Both transcendentalist and Marxists seek an ideal world, free of the fetters of established religion and the restrictions of the state and class. One sought it through intuition and creativity and the other through class struggle, materialism and empiricism. There is a curious divide working between the philosophies of idealism and empiricism that need not be divided, for people are both idealistic and pragmatic at the same time. Thus, a Marxist can have an unrealized vision of an ideal society, free of class division, where all people have the benefits of their actions and are equally responsible. A transcendentalist who is true to their intellect, recognize that visions of idealism exist because the real situation they find themselves in is far from ideal and improvement can be made. Marxism arose out of earlier visions; ideas concerning utopian societies. Some of these were variations of Christianity seeking to escape from the oppression of established religious groups and the Catholic and Protestant churches. Out of these roots, transcendentalism was born. It can be said that Marxism and transcendentalism came from the same roots.

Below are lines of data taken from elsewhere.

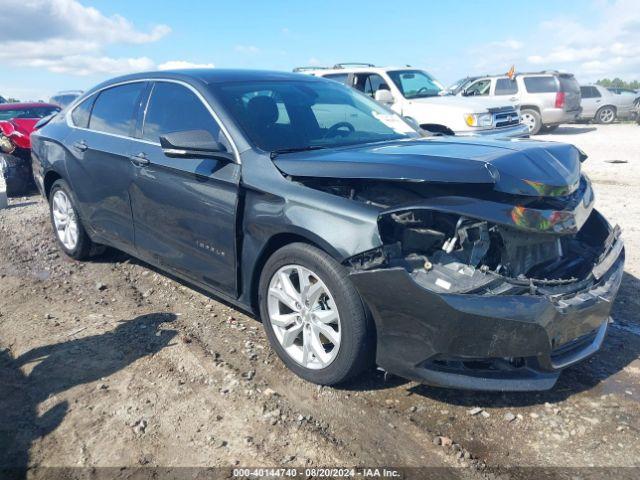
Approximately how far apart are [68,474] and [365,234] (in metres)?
1.80

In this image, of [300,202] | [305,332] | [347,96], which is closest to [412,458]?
[305,332]

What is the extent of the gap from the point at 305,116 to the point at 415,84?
8.33 m

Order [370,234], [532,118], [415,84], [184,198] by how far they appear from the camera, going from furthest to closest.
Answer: [532,118] < [415,84] < [184,198] < [370,234]

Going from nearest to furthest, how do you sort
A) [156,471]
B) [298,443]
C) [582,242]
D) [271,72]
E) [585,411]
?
[156,471], [298,443], [585,411], [582,242], [271,72]

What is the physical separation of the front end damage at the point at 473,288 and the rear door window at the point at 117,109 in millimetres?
2131

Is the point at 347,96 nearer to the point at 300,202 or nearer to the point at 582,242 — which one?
the point at 300,202

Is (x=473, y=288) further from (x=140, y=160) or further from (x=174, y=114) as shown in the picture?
(x=140, y=160)

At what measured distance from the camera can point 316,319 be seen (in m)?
3.17

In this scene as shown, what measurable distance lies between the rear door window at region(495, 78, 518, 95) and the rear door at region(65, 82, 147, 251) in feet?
50.4

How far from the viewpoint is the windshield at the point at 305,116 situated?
3.73 m

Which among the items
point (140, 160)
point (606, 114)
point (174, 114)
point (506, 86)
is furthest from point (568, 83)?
point (140, 160)

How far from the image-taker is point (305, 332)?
129 inches

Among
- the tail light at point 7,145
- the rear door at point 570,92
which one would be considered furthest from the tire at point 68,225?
the rear door at point 570,92

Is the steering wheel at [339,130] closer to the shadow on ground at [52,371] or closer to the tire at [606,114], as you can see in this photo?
the shadow on ground at [52,371]
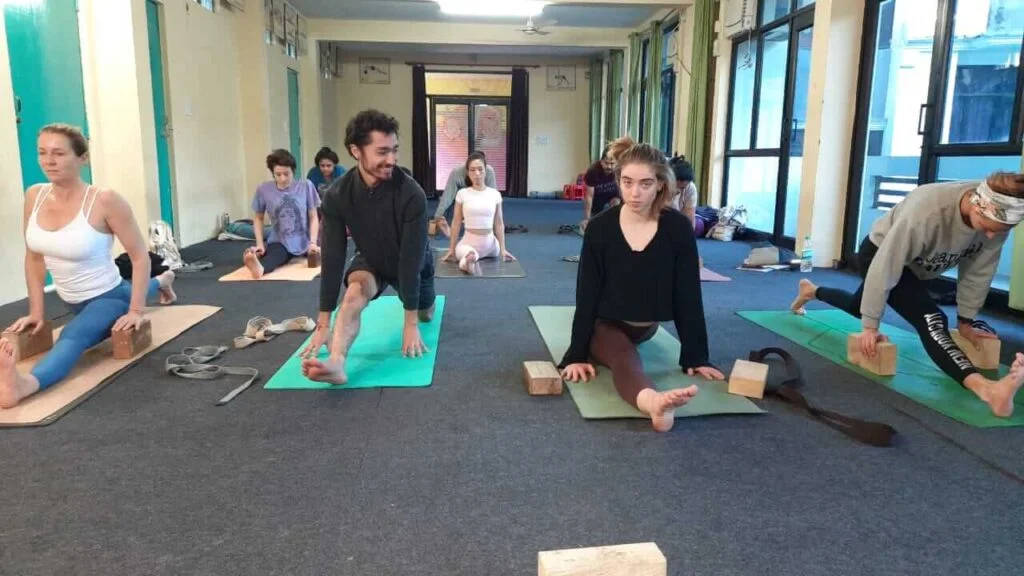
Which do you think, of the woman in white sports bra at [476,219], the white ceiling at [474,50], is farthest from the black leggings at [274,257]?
the white ceiling at [474,50]

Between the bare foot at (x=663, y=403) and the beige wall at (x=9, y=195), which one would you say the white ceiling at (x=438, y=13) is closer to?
the beige wall at (x=9, y=195)

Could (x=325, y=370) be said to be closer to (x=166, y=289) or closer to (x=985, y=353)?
(x=166, y=289)

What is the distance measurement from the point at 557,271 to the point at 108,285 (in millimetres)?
3045

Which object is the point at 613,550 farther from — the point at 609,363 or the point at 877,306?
the point at 877,306

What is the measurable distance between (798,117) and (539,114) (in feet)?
27.7

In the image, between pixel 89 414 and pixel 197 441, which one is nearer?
pixel 197 441

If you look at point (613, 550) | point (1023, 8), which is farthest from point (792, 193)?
point (613, 550)

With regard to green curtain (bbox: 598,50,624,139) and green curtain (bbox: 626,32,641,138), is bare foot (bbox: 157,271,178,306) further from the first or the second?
green curtain (bbox: 598,50,624,139)

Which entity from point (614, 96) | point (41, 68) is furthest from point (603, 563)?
point (614, 96)

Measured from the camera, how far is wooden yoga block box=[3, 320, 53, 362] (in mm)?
2695

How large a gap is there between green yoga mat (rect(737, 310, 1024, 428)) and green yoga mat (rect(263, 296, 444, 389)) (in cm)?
167

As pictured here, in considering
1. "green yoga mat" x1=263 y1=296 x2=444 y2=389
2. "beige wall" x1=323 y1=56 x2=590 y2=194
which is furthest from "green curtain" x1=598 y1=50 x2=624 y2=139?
"green yoga mat" x1=263 y1=296 x2=444 y2=389

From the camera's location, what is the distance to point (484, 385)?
2.55 metres

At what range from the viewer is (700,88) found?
8.05m
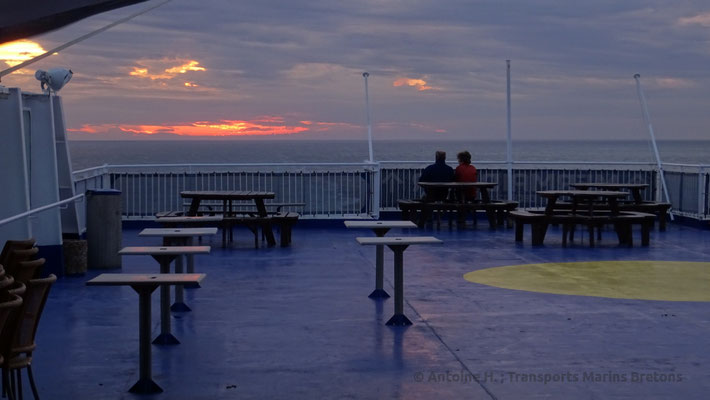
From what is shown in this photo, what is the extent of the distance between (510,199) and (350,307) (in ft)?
37.5

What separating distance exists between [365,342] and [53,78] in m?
6.51

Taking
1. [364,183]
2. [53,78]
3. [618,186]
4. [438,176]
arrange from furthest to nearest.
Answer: [364,183] → [438,176] → [618,186] → [53,78]

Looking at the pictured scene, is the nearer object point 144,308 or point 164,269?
point 144,308

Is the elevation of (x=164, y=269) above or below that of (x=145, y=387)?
above

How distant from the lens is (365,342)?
341 inches

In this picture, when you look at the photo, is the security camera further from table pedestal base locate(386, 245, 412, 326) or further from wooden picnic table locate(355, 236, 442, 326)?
table pedestal base locate(386, 245, 412, 326)

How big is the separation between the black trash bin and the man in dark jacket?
7.61 meters

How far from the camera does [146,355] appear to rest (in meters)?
7.09

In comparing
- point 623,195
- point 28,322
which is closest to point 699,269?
point 623,195

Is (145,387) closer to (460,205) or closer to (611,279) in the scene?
(611,279)

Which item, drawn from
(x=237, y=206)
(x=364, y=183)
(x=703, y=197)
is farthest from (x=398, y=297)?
(x=703, y=197)

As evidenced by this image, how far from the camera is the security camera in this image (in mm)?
13047

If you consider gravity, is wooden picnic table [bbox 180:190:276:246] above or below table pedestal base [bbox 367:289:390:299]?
above

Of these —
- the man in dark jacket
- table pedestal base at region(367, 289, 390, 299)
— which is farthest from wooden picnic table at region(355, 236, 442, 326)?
the man in dark jacket
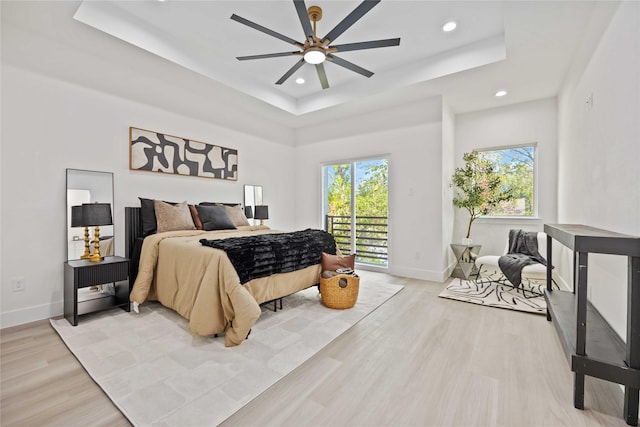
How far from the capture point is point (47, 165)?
2.84m

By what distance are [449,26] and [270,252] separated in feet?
10.1

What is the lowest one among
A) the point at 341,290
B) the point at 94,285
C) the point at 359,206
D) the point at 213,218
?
the point at 341,290

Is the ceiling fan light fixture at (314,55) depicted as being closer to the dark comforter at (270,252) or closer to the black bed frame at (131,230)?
the dark comforter at (270,252)

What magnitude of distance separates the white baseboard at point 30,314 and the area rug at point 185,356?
9.1 inches

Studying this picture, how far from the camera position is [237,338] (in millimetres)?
2158

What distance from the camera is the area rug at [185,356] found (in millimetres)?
1555

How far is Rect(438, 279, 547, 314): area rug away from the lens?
10.2 ft

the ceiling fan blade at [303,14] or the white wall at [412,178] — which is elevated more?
the ceiling fan blade at [303,14]

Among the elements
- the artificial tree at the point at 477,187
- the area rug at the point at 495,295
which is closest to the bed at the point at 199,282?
the area rug at the point at 495,295

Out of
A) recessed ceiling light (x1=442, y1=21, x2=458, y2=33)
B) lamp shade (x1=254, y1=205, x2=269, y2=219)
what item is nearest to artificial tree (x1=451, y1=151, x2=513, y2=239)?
recessed ceiling light (x1=442, y1=21, x2=458, y2=33)

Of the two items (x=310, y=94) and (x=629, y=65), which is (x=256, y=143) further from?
(x=629, y=65)

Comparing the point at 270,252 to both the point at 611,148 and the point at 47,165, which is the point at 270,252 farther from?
the point at 611,148

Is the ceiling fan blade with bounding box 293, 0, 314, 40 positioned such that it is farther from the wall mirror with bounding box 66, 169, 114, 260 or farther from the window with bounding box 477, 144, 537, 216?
the window with bounding box 477, 144, 537, 216

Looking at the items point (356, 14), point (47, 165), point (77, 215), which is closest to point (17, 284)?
point (77, 215)
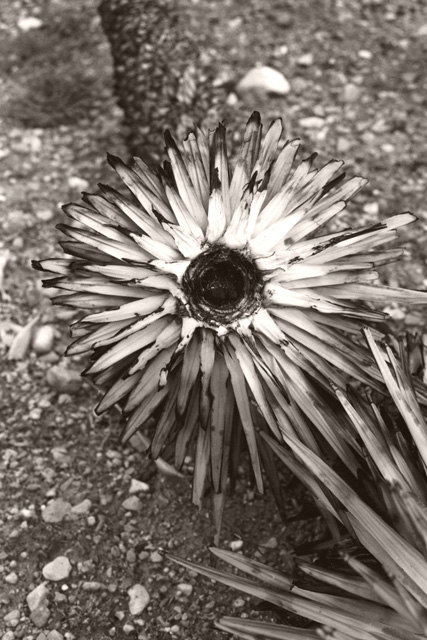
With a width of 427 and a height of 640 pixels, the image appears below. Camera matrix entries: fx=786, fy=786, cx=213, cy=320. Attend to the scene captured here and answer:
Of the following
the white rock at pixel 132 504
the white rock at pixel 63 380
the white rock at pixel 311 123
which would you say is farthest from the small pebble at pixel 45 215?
the white rock at pixel 132 504

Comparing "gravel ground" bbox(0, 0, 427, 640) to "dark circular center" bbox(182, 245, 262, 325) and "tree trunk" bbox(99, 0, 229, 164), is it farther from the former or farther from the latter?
"dark circular center" bbox(182, 245, 262, 325)

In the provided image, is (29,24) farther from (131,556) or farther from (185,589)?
(185,589)

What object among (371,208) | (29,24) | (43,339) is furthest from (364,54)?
(43,339)

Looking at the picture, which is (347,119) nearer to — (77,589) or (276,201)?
(276,201)

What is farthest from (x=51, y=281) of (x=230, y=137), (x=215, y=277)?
(x=230, y=137)

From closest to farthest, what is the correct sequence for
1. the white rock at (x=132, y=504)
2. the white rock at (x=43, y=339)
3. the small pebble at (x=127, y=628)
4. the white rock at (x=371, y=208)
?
the small pebble at (x=127, y=628), the white rock at (x=132, y=504), the white rock at (x=43, y=339), the white rock at (x=371, y=208)

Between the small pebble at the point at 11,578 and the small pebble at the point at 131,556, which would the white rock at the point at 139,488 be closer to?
the small pebble at the point at 131,556
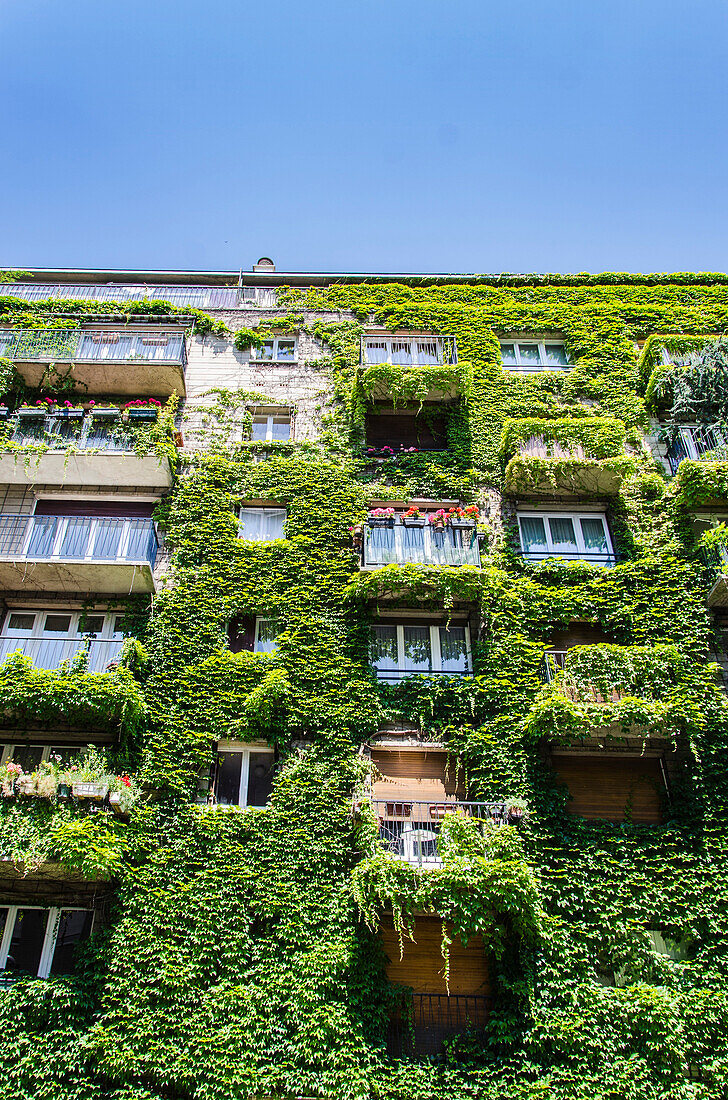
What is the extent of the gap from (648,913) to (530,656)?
533 centimetres

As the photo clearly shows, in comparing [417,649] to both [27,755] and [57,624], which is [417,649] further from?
[27,755]

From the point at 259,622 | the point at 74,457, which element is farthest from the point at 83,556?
the point at 259,622

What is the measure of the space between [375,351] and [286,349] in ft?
9.55

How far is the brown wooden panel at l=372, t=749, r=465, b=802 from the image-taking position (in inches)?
615

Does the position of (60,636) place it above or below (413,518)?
below

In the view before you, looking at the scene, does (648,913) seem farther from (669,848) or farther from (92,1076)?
(92,1076)

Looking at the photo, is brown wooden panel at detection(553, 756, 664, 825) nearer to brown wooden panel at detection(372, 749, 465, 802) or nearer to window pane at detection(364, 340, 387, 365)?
brown wooden panel at detection(372, 749, 465, 802)

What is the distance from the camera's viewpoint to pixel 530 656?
16.9 metres

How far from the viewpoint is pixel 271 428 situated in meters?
21.5

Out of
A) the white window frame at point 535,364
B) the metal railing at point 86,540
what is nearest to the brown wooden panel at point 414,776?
the metal railing at point 86,540

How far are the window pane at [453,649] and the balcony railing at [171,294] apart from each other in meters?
12.2

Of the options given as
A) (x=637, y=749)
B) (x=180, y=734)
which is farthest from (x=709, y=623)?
(x=180, y=734)

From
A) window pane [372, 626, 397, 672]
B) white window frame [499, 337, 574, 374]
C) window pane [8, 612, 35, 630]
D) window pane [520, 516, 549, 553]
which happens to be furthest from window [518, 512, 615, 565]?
window pane [8, 612, 35, 630]

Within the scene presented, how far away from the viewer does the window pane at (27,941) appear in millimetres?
14180
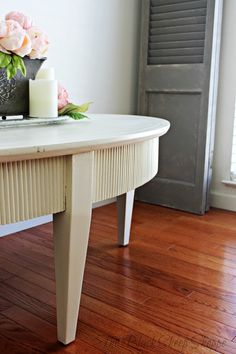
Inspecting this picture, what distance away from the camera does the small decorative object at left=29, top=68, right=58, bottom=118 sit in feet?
4.21

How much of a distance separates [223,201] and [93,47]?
1.17m

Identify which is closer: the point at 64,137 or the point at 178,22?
the point at 64,137

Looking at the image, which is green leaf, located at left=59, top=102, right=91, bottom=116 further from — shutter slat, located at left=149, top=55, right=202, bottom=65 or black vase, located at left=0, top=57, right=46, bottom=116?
shutter slat, located at left=149, top=55, right=202, bottom=65

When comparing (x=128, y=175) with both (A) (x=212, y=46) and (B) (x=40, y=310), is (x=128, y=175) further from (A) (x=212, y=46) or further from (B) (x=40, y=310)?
(A) (x=212, y=46)

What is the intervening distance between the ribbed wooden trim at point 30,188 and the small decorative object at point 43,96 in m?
0.41

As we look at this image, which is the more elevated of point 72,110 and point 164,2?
point 164,2

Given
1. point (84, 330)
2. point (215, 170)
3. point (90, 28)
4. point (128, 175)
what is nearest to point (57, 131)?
point (128, 175)

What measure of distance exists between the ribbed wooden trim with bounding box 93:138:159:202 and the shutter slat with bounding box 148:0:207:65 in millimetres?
1317

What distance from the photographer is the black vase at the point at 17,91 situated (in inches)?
49.0

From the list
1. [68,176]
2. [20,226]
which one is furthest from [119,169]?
[20,226]

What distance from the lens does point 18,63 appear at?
3.94 ft

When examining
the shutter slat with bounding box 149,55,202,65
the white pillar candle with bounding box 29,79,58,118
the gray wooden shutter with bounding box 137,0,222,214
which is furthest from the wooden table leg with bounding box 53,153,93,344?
the shutter slat with bounding box 149,55,202,65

Human beings contain both the physical and the intellectual sides of their nature. The physical side is necessary in order for the ideas and intuition that come from the mind. The body and mind, material and intuitive are united in one dynamic process, the physical and thinking human being. In order to have concepts of an ideal, one has to satisfy the real. This is another way of saying that in order to have freedom, necessity has to be fulfilled. This is where transcendentalism and Marxism has to fuse. The idea the necessity must be fulfilled in order to achieve freedom is central in Hegelian philosophy and this is at the root of both transcendentalism and Marxism. Transcendentalists took the ideal path of intuition and creative, whereas the Marxism took the path of materialism and empiricism. In reality, the two must work together. To be separate the two makes a non realizable transcendentalism and a dull and narrow materialism. It is ideas that act as a guide to visions of a better material and creative condition.